[Text for analysis Boundary: Start]

Most often penalized regression splines refer to the following penalty: \[ \|\mathbf{y}-\mathbf{X} \boldsymbol{\beta}\|^{2}+\lambda \int\left[f^{\prime \prime}(x)\right]^{2} d x \]
We can write \(\int\left[f^{\prime \prime}(x)\right]^{2} d x=\boldsymbol{\beta}^{\prime} \mathbf{P} \boldsymbol{\beta}\) and then have a similar form of penalized error sum of squares (penalized least squares) as above: \[ P S S=\|\mathbf{y}-\mathbf{X} \boldsymbol{\beta}\|^{2}+\lambda \boldsymbol{\beta}^{\prime} \mathbf{P} \boldsymbol{\beta} \]
\[ \hat{\boldsymbol{\beta}}=\left(\mathbf{X}^{\prime} \mathbf{X}+\lambda \mathbf{P}\right)^{-1} \mathbf{X}^{\prime} \mathbf{y} \]
When minimizing the above penalized sum of squares, \(\lambda\) is fixed. An appropriate lambda can be chosen using cross-validation (more on this later).
P-splines use the B-spline basis plus a difference penalty. P-splines penalize the squared difference between adjacent \(\beta_{i}\) values: \[ \mathcal{P}=\sum_{i=1}^{k-1}\left(\beta_{i+1}-\beta_{i}\right)^{2} \]
P-splines are a form of penalized regression spline. They are easy to implement, calculating \(P\) is straightforward: \[ \mathcal{P}=\sum_{i=1}^{k-1}\left(\beta_{i+1}-\beta_{i}\right)^{2}=\beta^{\prime} P^{\prime} P \beta \] In \(R, P\) can be calculated as follows:
k <- 6 #example basis dimension
P <- diff(diag(k), differences = 1) #sqrt of penalty matrix
S <- t(P) %*% P #penalty matrix
P-spline is not synonymous with “penalized spline”! P-splines are a form of penalized spline, but use a very specific penalty. The penalty encourages adjacent coefficients to be similar. This means that adjacent bumps of the B-spline basis are weighted sim- ilarly. The effect of this is that the curve changes slower (e.g. you wouldn’t have a positive and then a negative bump next to each other). The overall effect is a smoother curve.
So far we have looked at regression splines, which we create by specifying a set of knots, producing a sequence of basis functions, and then using least squares to estimate the spline coefficients - this is the basis function approach! What we look at now is smoothing splines, which are similar to regression splines, but arise in a slightly different situation. Smoothing splines result from minimizing a residual sum of squares criterion subject to a smoothness penalty. This is a somewhat different apporach to produce a spline from what we looked at - splines from the basis approach.
this is essentially a method that avoids the knot selection problem completely by using a maximal set of knots. The complexity of the fit is controlled by regularization. Among all functions \(f(x)\) with two continuous derivatives, find one that minimizes the penalized residual sum of squares:
\[ \operatorname{RSS}(f, \lambda)=\sum_{i=1}^{N}\left\{y_{i}-f\left(x_{i}\right)\right\}^{2}+\lambda \int\left\{f^{\prime \prime}(t)\right\}^{2} d t, \] where \(\lambda\) is a fixed smoothing parameter. The first term measures closeness to the data, while the second term penalizes curvature in the function, and \(\lambda\) establishes a trade-off between the two.

[Text for analysis Boundary: End]

* Exercise details
Please summarize the passage on penalized and smoothing splines in three sentences.

[Information Boundary: Start]

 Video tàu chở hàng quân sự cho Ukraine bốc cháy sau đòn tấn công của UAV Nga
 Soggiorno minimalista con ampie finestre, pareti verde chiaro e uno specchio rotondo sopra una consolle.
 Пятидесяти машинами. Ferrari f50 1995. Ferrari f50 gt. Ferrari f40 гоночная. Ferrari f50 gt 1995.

[Information Boundary: End]
[Information Boundary: Start]

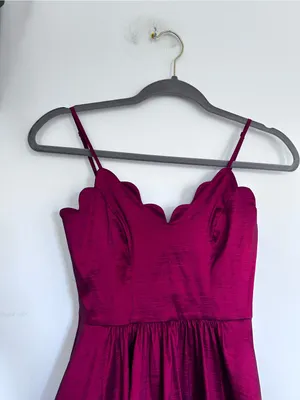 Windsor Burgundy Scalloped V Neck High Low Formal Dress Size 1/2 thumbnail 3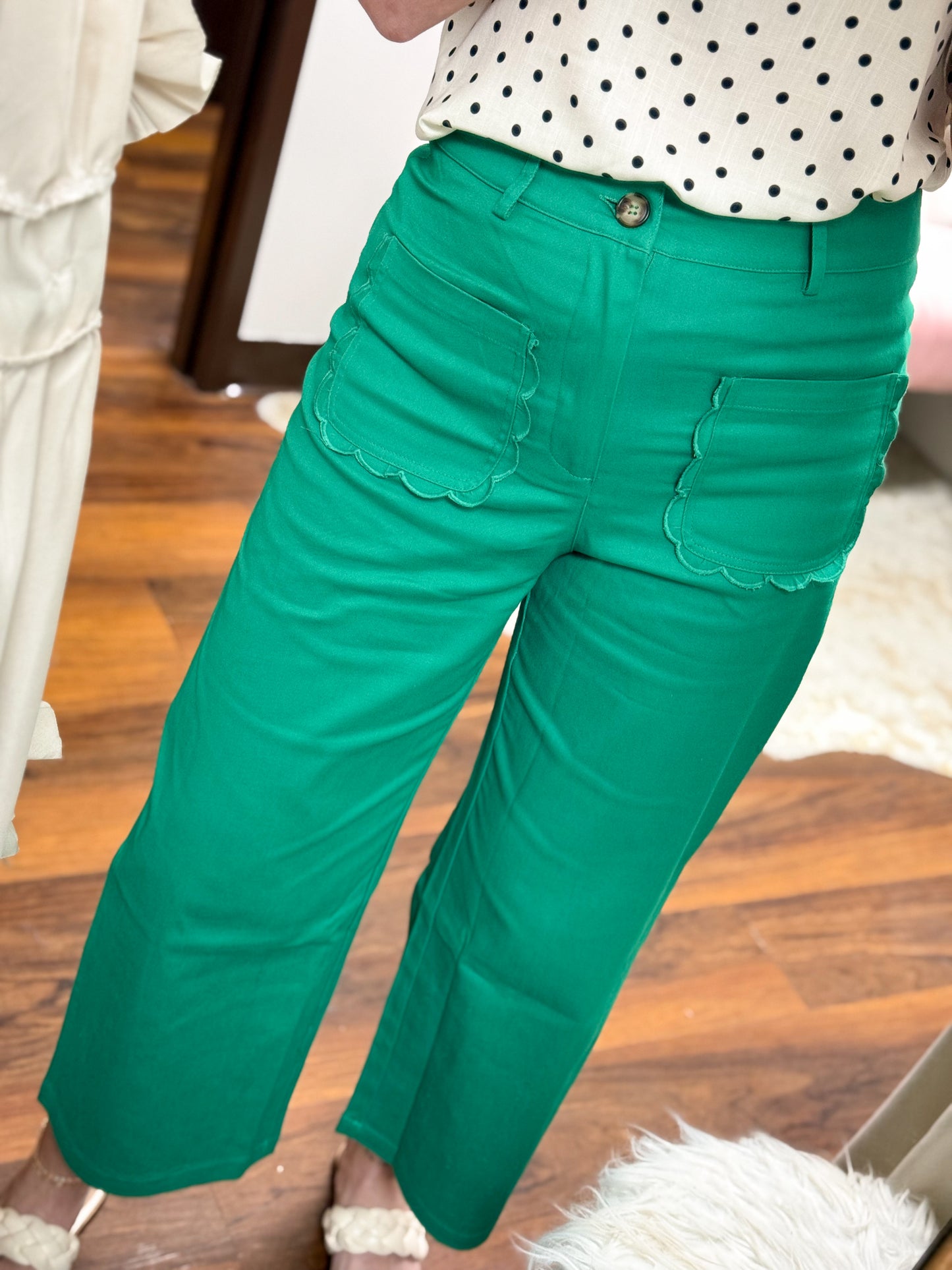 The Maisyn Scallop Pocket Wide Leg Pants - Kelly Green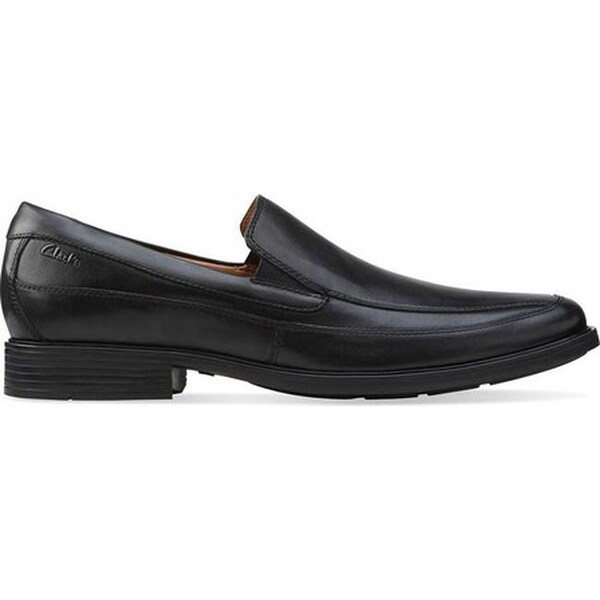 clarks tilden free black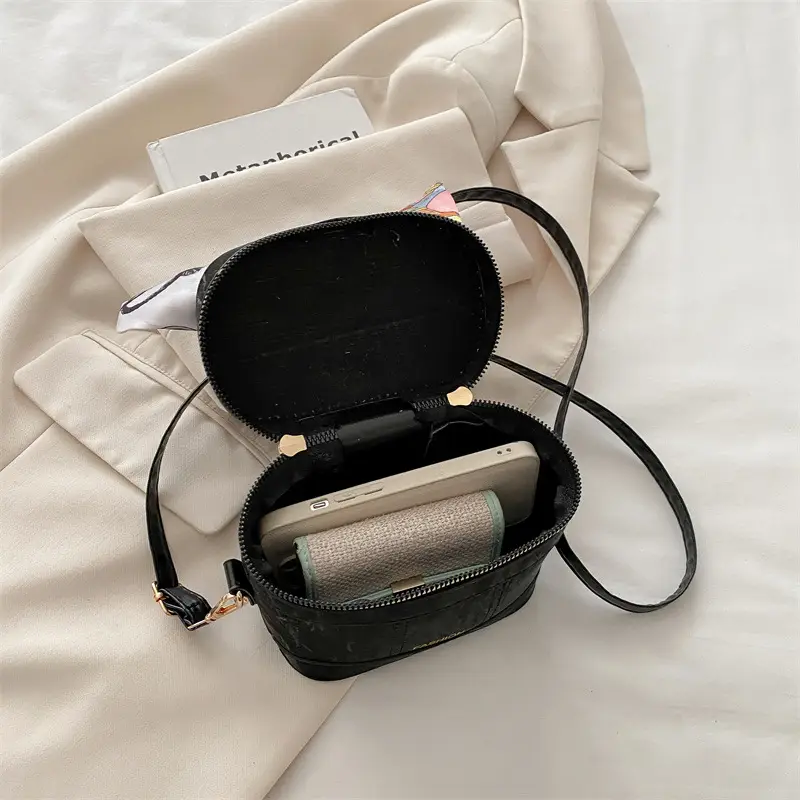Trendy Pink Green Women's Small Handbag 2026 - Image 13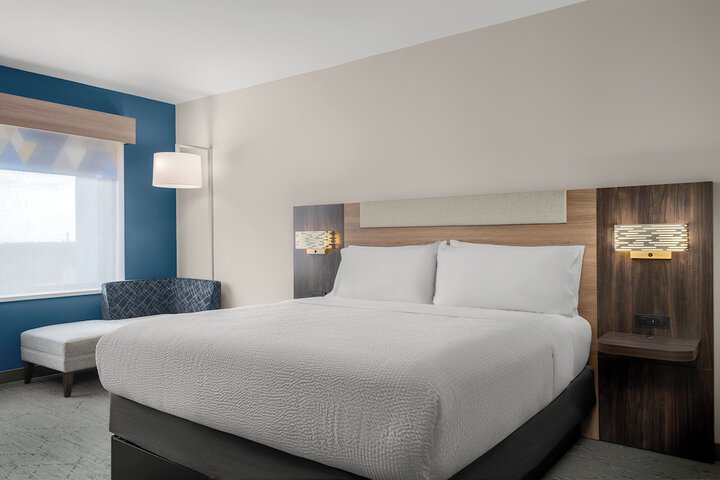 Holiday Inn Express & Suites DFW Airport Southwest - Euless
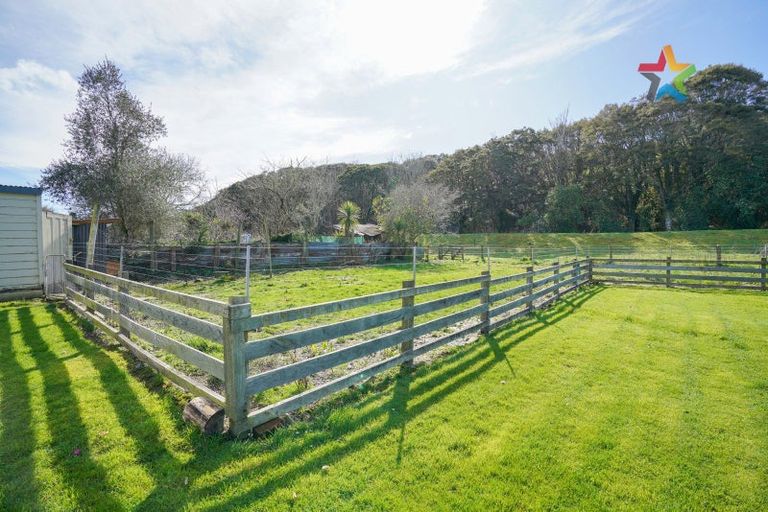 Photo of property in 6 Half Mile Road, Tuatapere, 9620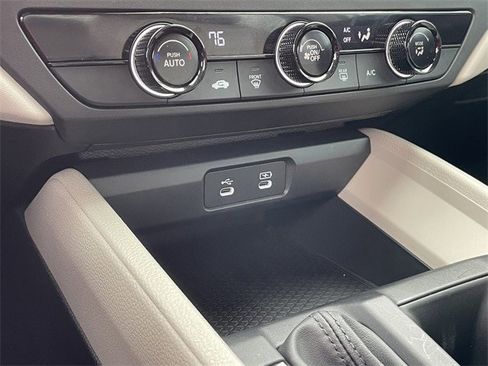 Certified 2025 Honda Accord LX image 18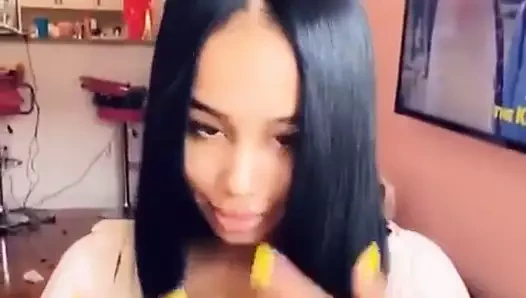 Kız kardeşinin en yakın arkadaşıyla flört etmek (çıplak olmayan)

[Information Boundary: End]
[Information Boundary: Start]

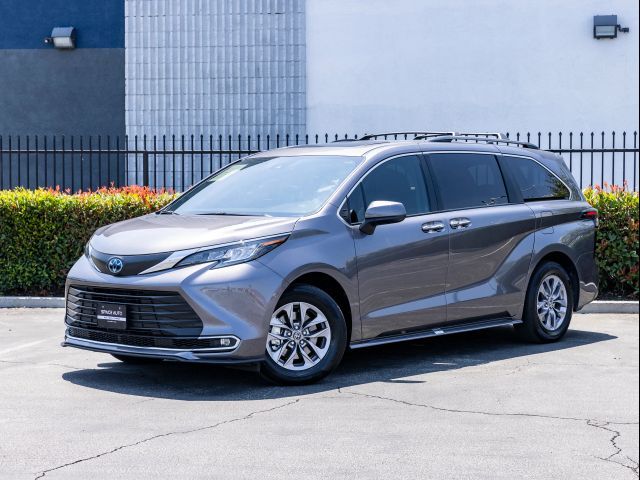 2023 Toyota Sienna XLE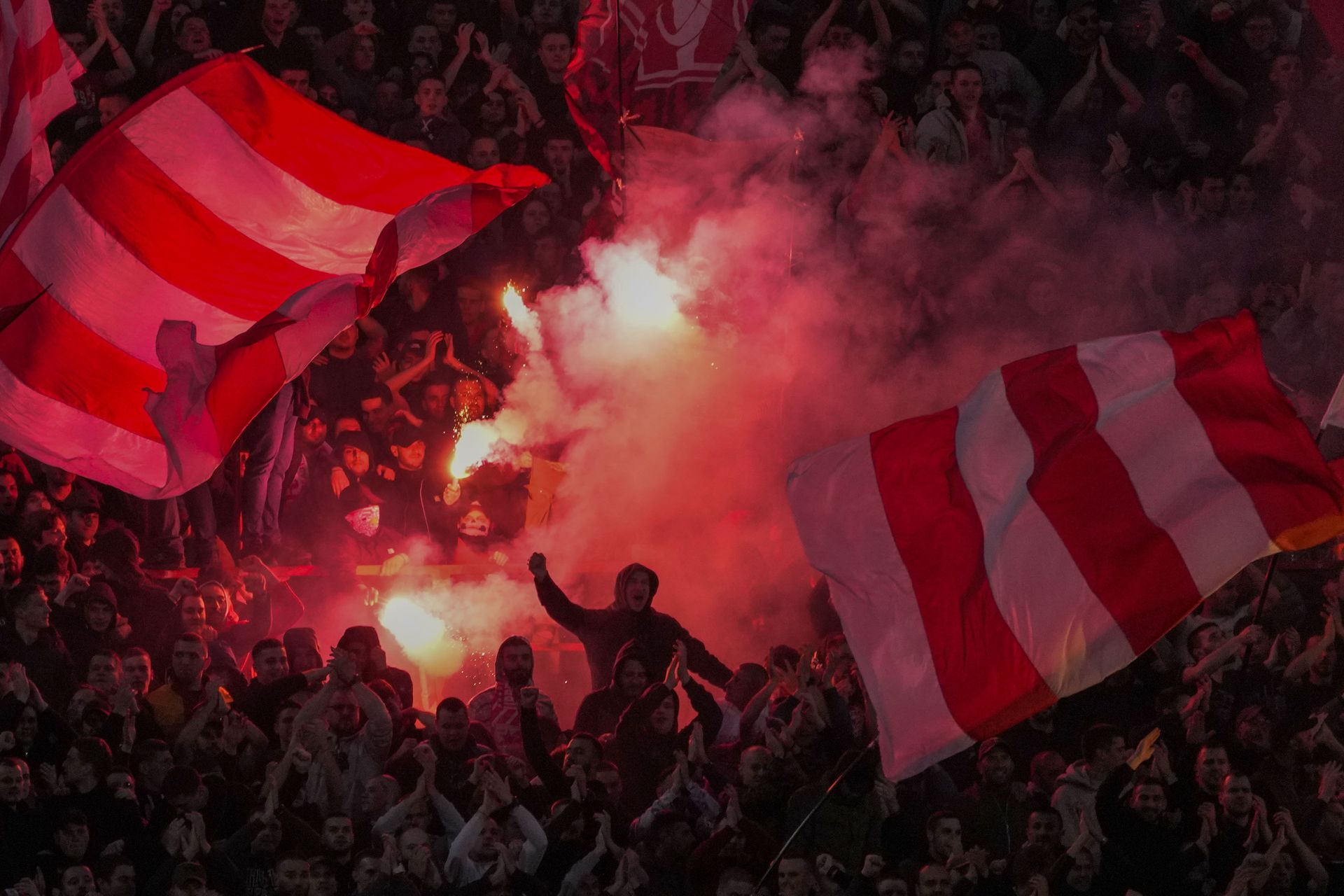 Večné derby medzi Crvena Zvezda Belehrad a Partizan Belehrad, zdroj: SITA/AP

[Information Boundary: End]

* Solution to this task
Penalized regression splines usually add to the squared error a penalty of λ times the integral of the squared second derivative, which can be written as β′Pβ and gives the estimate β̂ = (X′X + λP)⁻¹X′y, with λ fixed during minimization and chosen by cross-validation. P-splines are a specific form of penalized regression spline that use a B-spline basis with a penalty on the squared differences between adjacent coefficients, so adjacent bumps are weighted similarly and the resulting curve is smoother. Smoothing splines avoid the knot selection problem by using a maximal set of knots and minimizing a residual sum of squares plus a curvature penalty, where the fixed smoothing parameter λ sets the trade-off between closeness to the data and curvature.